Table 2 contains the results of the synteny analysis. From Table 2, it is clear that a significant portion of processed RP pseudogenes is preserved between the human and chimpanzee genomes whereas there is almost no preservation of RP pseudogenes between human and the rodent lineage. The recent divergence between human and chimpanzee explains the high level of preservation of pseudogenes between the two species and that the shared RP pseudogenes were generated before the split of human and chimpanzee. Of the 1,462 RP pseudogenes identified in the chimpanzee genome, 1,282 are preserved between human and chimpanzee. Thus, 87% of RP pseudogenes are conserved between humans and chimpanzees. While it is true that the human and chimpanzee genomes are very similar, the slightly lower number of conserved RP pseudogenes than expected can be attributed to a variety of factors, including a 3% indel difference between the two species and the poorer quality of the chimpanzee genome sequence. The low level of conservation between human and rodents indicates that either the ancestral pseudogenes have decayed significantly or most of the pseudogenes in human and rodents are lineage-specific [9, 10]. All the data pertaining to these syntenic pseudogenes can be downloaded from [24].

Table 2 Number of processed RP pseudogenes found in syntenic regions

Sequence divergence of pseudogenes

We calculated the sequence divergence between a pseudogene and its parent gene using MEGA [28]. Figure 4 shows the distribution of RP pseudogenes as a function of nucleotide sequence divergence between a pseudogene and the parent gene for the human, mouse and rat genomes. It is known that rodents have a higher neutral substitution rate compared to other mammals. It has been speculated that this is due to their shorter generation time [29]. With the availability of the human, mouse and rat genomes, the rat genome consortium calculated the neutral substitution rates based on a comparison of ancient repeats in these three genomes [20]. They showed that the base substitution in neutral DNA is approximately threefold higher in rodents than in humans and, therefore, the divergence distances for mouse and rat have been scaled accordingly [20]. From Figure 4, it is clear that the overall distribution is different for the human versus rodent lineage. The mouse and the rat curves look very similar to each other. RP pseudogenes in mouse and rat are predominantly of recent origin (lesser divergence distance). The absence of any significant preservation of processed RP pseudogenes between human and mouse indicates that most processed RP pseudogenes in both human and rodent lineages are of recent origin, presumably formed after the human-rodent split.

Figure 4
figure 4

Processed pseudogenes grouped according to their nucleotide sequence divergence from the parent RP protein. The distances have been calculated using MEGA [28]. The distance is a measure of the number of nucleotide substitutions per site. For mouse and rat, the distances have been scaled by decreasing it by a factor of three based on the reported observation that a threefold-higher rate of base substitution in neutral DNA is found along the rodent lineage when compared with the human lineage [20].

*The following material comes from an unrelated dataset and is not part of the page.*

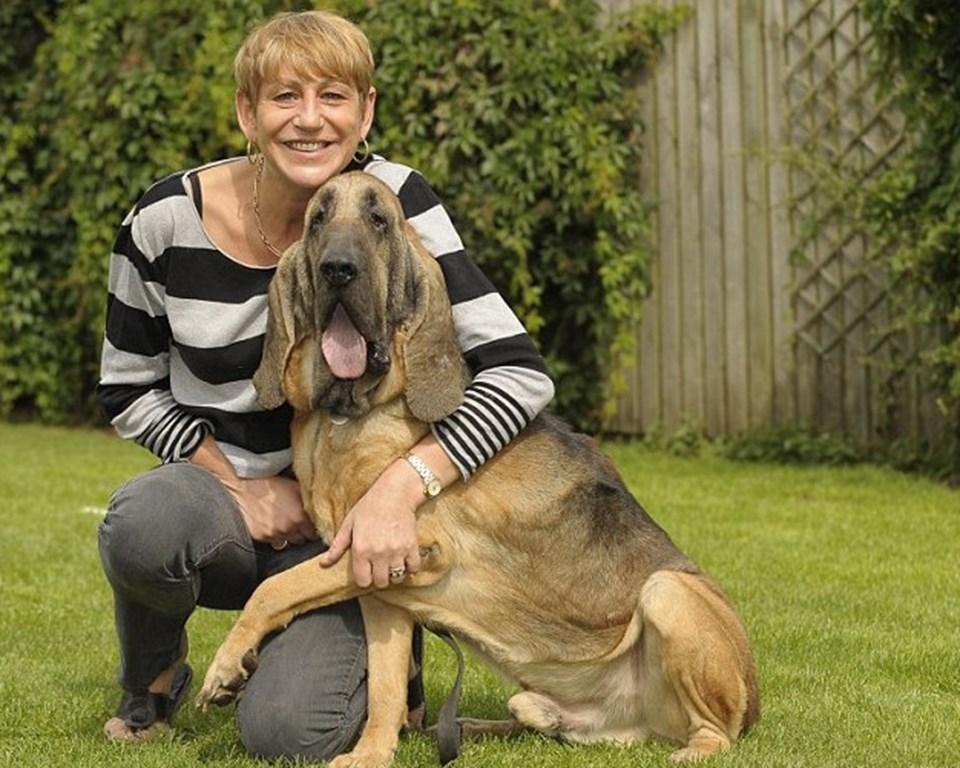 Junior'ın babası Fortitude, 2009'da 'cinsinin en iyi köpeği' seçilmişti.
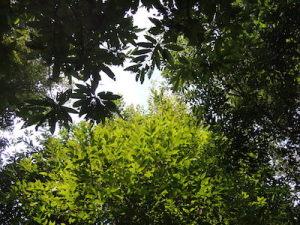 ケヤキ、シラカシ、クリの茂みから見上げる秋空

Nucleotide substitution analysis

Human-mouse comparison

We calculated the number of nucleotide substitutions in the syntenic pseudogenes between human and mouse by aligning pairs of conserved syntenic pseudogenes. We also performed a similar calculation for the intergenic DNA surrounding the pseudogenes. The results are indicated in Table 3. It is clear that the syntenic pseuodgenes have a much lower number of substitutions per site than their surrounding DNA. Moreover, EST data indicate that one of these, a pseudogene of RPS27, is transcribed in both human and mouse, and for another, a pseudogene of RPL29, there is transcriptional evidence for the human RPL29 pseudogene. The lower substitution rate seen in syntenic pseudogenes coupled with some transcriptional evidence is suggestive of a possible biological role for the conserved syntenic pseudogenes between human and mouse.

Table 3 Comparison of number of nucleotide substitutions per site between pseudogenes and intergenic sequences in syntenic regions of human and mouse

Careful manual analysis of the human-mouse syntenic pseudogenes indicates that the pseudogene of RPS27 is very likely to be a functional protein-coding gene (RPS27L) highly similar to RPS27. The proteins encoded by human RPS27 and RPS27L are the same length (84 amino acids) and differ at only three residues (5, 12 and 17). The similarity of these two loci at the amino acid level suggests that either RPS27 or RPS27L arose via duplication of the other locus. This is further supported by the arrangement of flanking genes; both RPS27 and RPS27L are flanked on one side by RAS oncogene family genes (RAB13 for RPS27, RAB8B for RPS27L) in the same tail to tail arrangement. However, genes on the other flank are different (nucleoporin 210 kDa-like (NUP210L) for RPS27, lactamase, beta (LACTB) for RPS27L) and intronic conservation is very low. Very low conservation of intronic and flanking sequence suggests that any duplication event was not recent and this is supported by the conservation of synteny; LACTB/RPS27L/RAB8B is conserved in chimp, macaque, mouse, dog, cow and monodelphis (but not rat, chicken, Xenopus or zebrafish) and RAB13/RPS27/NUP210L shows a very similar pattern of conservation (although this synteny is conserved in rat). Further support for function comes from the strong evidence of transcription at the RPS27L locus, which is seen in both the human and mouse genomes as well as other vertebrates (Figure 7 in Additional data file 1). This is a significant finding because eighty ribosomal proteins in the human genome have been carefully mapped and the RPS27-like gene has not been identified in this study [3]. The comprehensive Ribosomal Protein Gene database, which catalogues RP data for several organisms, does not include this gene [7]. Thus, this serendipitous finding provides the basis for further experimental study of the RPS27L locus.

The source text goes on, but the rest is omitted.